Солнце тоже может рычать

Сергей Владимирович Соловьев
* Написано к 60-летию смерти Дилана Томаса

Девятого ноября 2013 года исполнилось шестьдесят лет со дня смерти одного из самых ярких англоязычных поэтов ХХ века – Дилана Томаса (1914-1953). Как всякая годовщина – это повод задуматься. В данном случае, задуматься о роли поэзии в середине ХХ века, когда создавал свои стихи Дилан Томас, и в наше время. Повод поговорить не только о контрастах, но и о незаметных путях влияния прошлого на настоящее, и о надеждах на будущее.

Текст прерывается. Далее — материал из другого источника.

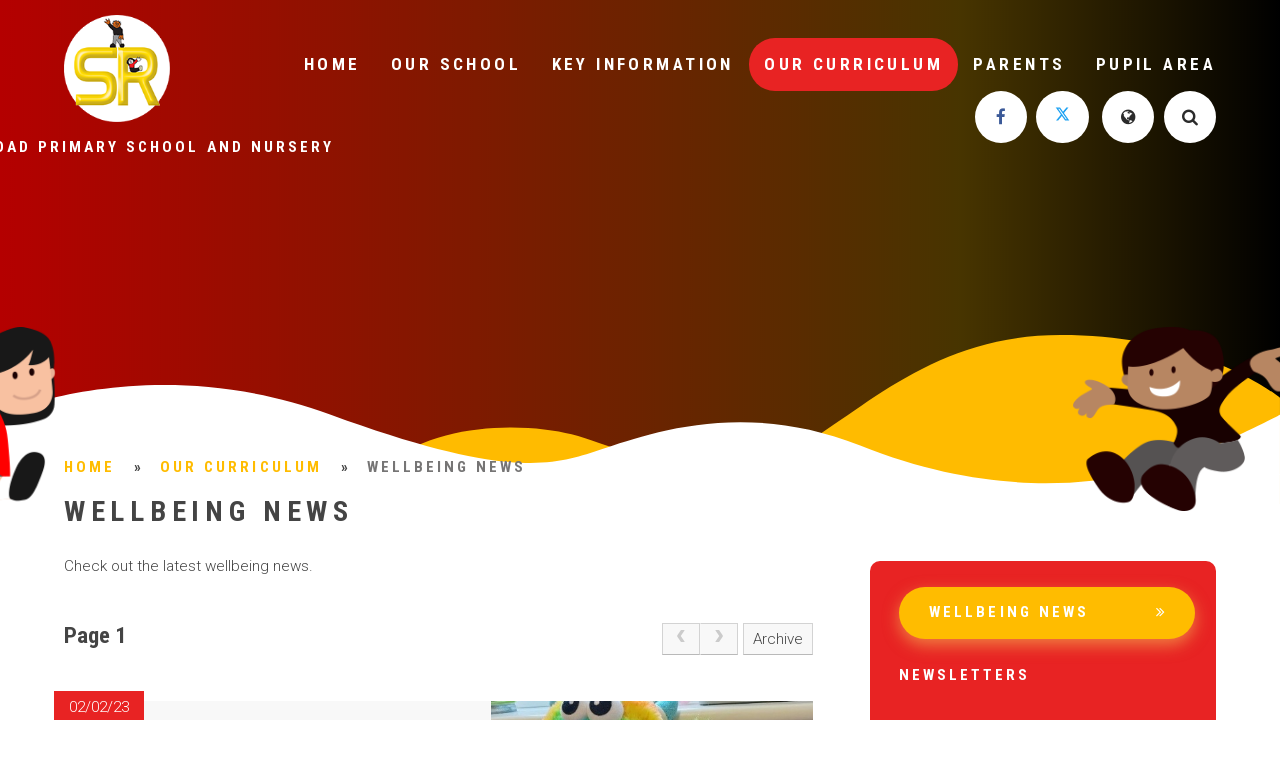

--- FILE ---
content_type: text/css
request_url: https://www.suttonroad.org/_site/css/templates.css?cache=260112
body_size: 5338
content:
@import url("https://fonts.googleapis.com/css?family=Roboto+Condensed:300,400,700|Roboto:300,400,700");.template:after,.template:before{content:"";display:table}.template:after{clear:both}.lte-ie7 .template{zoom:1}.template__columns{margin:0 -1em}.template__columns__span{width:100%;float:left;padding:0 1em}@media (min-width:769px){.template__columns__span--1{width:8.3333333333%}.template__columns__span--2{width:16.6666666667%}.template__columns__span--3{width:25%}.template__columns__span--4{width:33.3333333333%}.template__columns__span--5{width:41.6666666667%}.template__columns__span--6{width:50%}.template__columns__span--7{width:58.3333333333%}.template__columns__span--8{width:66.6666666667%}.template__columns__span--9{width:75%}.template__columns__span--10{width:83.3333333333%}.template__columns__span--11{width:91.6666666667%}.template__columns__span--12{width:100%}}.lte-ie8 .template__columns__span--1{width:8.3333333333%}.lte-ie8 .template__columns__span--2{width:16.6666666667%}.lte-ie8 .template__columns__span--3{width:25%}.lte-ie8 .template__columns__span--4{width:33.3333333333%}.lte-ie8 .template__columns__span--5{width:41.6666666667%}.lte-ie8 .template__columns__span--6{width:50%}.lte-ie8 .template__columns__span--7{width:58.3333333333%}.lte-ie8 .template__columns__span--8{width:66.6666666667%}.lte-ie8 .template__columns__span--9{width:75%}.lte-ie8 .template__columns__span--10{width:83.3333333333%}.lte-ie8 .template__columns__span--11{width:91.6666666667%}.lte-ie8 .template__columns__span--12{width:100%}.template--accordion h2.template--accordion__title{padding:.5em 4rem .5em 1.5rem;border:1px solid #e82323;margin-bottom:0.25em;font-size:1.125em;position:relative;background:#e82323;cursor:pointer;-webkit-user-select:none;-moz-user-select:none;-ms-user-select:none;user-select:none;color:#FFFFFF;-webkit-transition:background 350ms, color 350ms;-o-transition:background 350ms, color 350ms;transition:background 350ms, color 350ms}.template--accordion h2.template--accordion__title:after{content:'';position:absolute;right:1.5rem;top:50%;margin-top:-3px;border-top:6px solid #FFFFFF;border-left:6px solid transparent;border-right:6px solid transparent;-webkit-transform:rotate(0deg);-ms-transform:rotate(0deg);transform:rotate(0deg);-webkit-transition:-webkit-transform 350ms;transition:-webkit-transform 350ms;-o-transition:transform 350ms;transition:transform 350ms;transition:transform 350ms, -webkit-transform 350ms}.template--accordion div.template--accordion__container{display:none;padding:1px 1.5rem;line-height:1.5em;background-color:#f2f2f2}.template--accordion.active>h2.template--accordion__title{background:#db1717;color:#f2f2f2}.template--accordion.active>h2.template--accordion__title:after{-webkit-transform:rotate(180deg);-ms-transform:rotate(180deg);transform:rotate(180deg)}.no-js .template--accordion h2.template--accordion__title:after{display:none}.no-js .template--accordion div.template--accordion__container{display:block}.mason--admin .template--accordion div.template--accordion__container,.mason--admin .template--accordion h2.template--accordion__title{cursor:text;-webkit-user-select:auto;-moz-user-select:auto;-ms-user-select:auto;user-select:auto;position:relative;border:3px solid #EF5B25}.mason--admin .template--accordion div.template--accordion__container:before,.mason--admin .template--accordion h2.template--accordion__title:before{position:absolute;top:0;right:0;background:#EF5B25;text-transform:none;font-size:12px;color:#FFF;padding:6px 10px;line-height:1.5em;z-index:2}.mason--admin .template--accordion h2.template--accordion__title:before{content:'Accordion Title'}.mason--admin .template--accordion div.template--accordion__container{display:block}.mason--admin .template--accordion div.template--accordion__container:before{content:'Accordion Content'}.attention{display:block;width:100%;padding:20px;color:#FFF;background:#c41414;border:2px solid #e82323;font-size:1.1em}.button__link{display:inline-block}.button__link a{font-family:"Roboto Condensed", sans-serif;font-weight:700;font-size:1em;letter-spacing:0.2em;text-transform:uppercase;display:block;padding:0.938em 2em 0.938em 2.5em;border-radius:1.875em;color:#FFF;background:#ffbc00;-webkit-box-shadow:0 6px 16px rgba(249, 218, 94, 0.5);box-shadow:0 6px 16px rgba(249, 218, 94, 0.5);text-decoration:none!important;-webkit-transition:background .3s ease, color .3s ease, -webkit-box-shadow .3s;transition:background .3s ease, color .3s ease, -webkit-box-shadow .3s;-o-transition:background .3s ease, color .3s ease, box-shadow .3s;transition:background .3s ease, color .3s ease, box-shadow .3s;transition:background .3s ease, color .3s ease, box-shadow .3s, -webkit-box-shadow .3s}.button__link a i{margin-left:1.125em;font-weight:400}.button__link a:hover{background:#e82323;-webkit-box-shadow:0 6px 16px rgba(237, 81, 81, 0.5);box-shadow:0 6px 16px rgba(237, 81, 81, 0.5)}.table__container{display:block;max-width:100%;overflow:auto}.table__container table thead tr{border:1px solid #e82323}.table__container table thead th{background:#fad3d3;border-left:1px solid #e82323}.table__container table tbody{border:1px solid #e82323}.table__container table tbody td{border:1px solid #e82323}blockquote{margin:1em 0;font-style:italic;padding:10px 20px;border-left:5px solid #e82323;background:#fef4f4}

Контрасты – очевидны. Поэзия могла быть гонимой, но интерес к ней, но широта круга ее читателей, но непосредственность ее воздействия радикально отличались от нынешнего тепловато-пренебрежительного отношения. Эта перемена вовсе не ограничивается какой-то отдельно взятой страной, и не слишком зависит от смены политической ориентации. Чтобы наметить хотя бы несколькими штрихами перемены в историческом контексте, можно вспомнить об антифашистских стихах сюрреалиста Элюара, которые сбрасывали с парашютом, как листовки, на оккупированную нацистами Францию, о другом крупном поэте, эстете Эзре Паунде, оказавшемся в противоположном лагере, читавшем регулярно свои стихи по муссолиниевскому радио и посаженном после войны на десять лет за коллаборационизм; наверное, нет необходимости напоминать, как много значила поэзия для советского читателя во время войны и в послевоенные годы – имена Твардовского, Ахматовой, Симонова, Пастернака или Бродского еще не забыты. Я специально называю вперемежку эти имена, чтобы подчеркнуть, что разница не только в личностях, но и в отношении к поэзии, не только со стороны читателей, но и самих поэтов.
Если попытаться резюмировать в нескольких словах, что же изменилось принципиально, то, наверное, можно сказать, что все поэты, имена которых названы выше, писали для читателя, а те, которых мы сплошь и рядом видим ныне в интернете, изредка – на экранах телевизоров или слышим по радио, сочиняют стихи для самовыражения. Что чему предшествовало – потеря читательского интереса поощряла нарциссизм сочинителей или, наоборот, читателю стали не интересны поэты, ищущие только самовыражения, установить не так-то просто, да и не нужно, поскольку процесс едва ли является обратимым. Выход можно искать только в другом конце тоннеля. Другое дело, не следует забывать о том, как все было, когда все было не так.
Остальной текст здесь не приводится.